SUPPLIED ENTRIES:
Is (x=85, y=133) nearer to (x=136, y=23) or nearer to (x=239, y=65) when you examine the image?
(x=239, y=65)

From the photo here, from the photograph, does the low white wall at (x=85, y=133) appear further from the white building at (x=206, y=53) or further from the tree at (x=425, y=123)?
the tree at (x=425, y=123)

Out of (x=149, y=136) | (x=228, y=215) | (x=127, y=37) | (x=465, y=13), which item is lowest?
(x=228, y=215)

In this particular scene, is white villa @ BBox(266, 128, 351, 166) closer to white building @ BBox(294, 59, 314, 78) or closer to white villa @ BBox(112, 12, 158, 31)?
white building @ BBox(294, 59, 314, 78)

GOAL: Reproduce the records above word for word, keeping every line and its order unchanged.

PROBLEM SOLUTION:
Is (x=85, y=133) nearer to (x=136, y=23) or nearer to (x=239, y=65) when you examine the image?
(x=239, y=65)

From the photo here, from the photograph, does the low white wall at (x=85, y=133) appear further from the white building at (x=206, y=53) or further from the tree at (x=425, y=123)?
the tree at (x=425, y=123)

Out of (x=149, y=136) | (x=228, y=215) | (x=127, y=37) | (x=465, y=13), which item is lowest?
(x=228, y=215)

In this particular scene, is white villa @ BBox(266, 128, 351, 166) closer to white building @ BBox(294, 59, 314, 78) or closer to white villa @ BBox(112, 12, 158, 31)?
white building @ BBox(294, 59, 314, 78)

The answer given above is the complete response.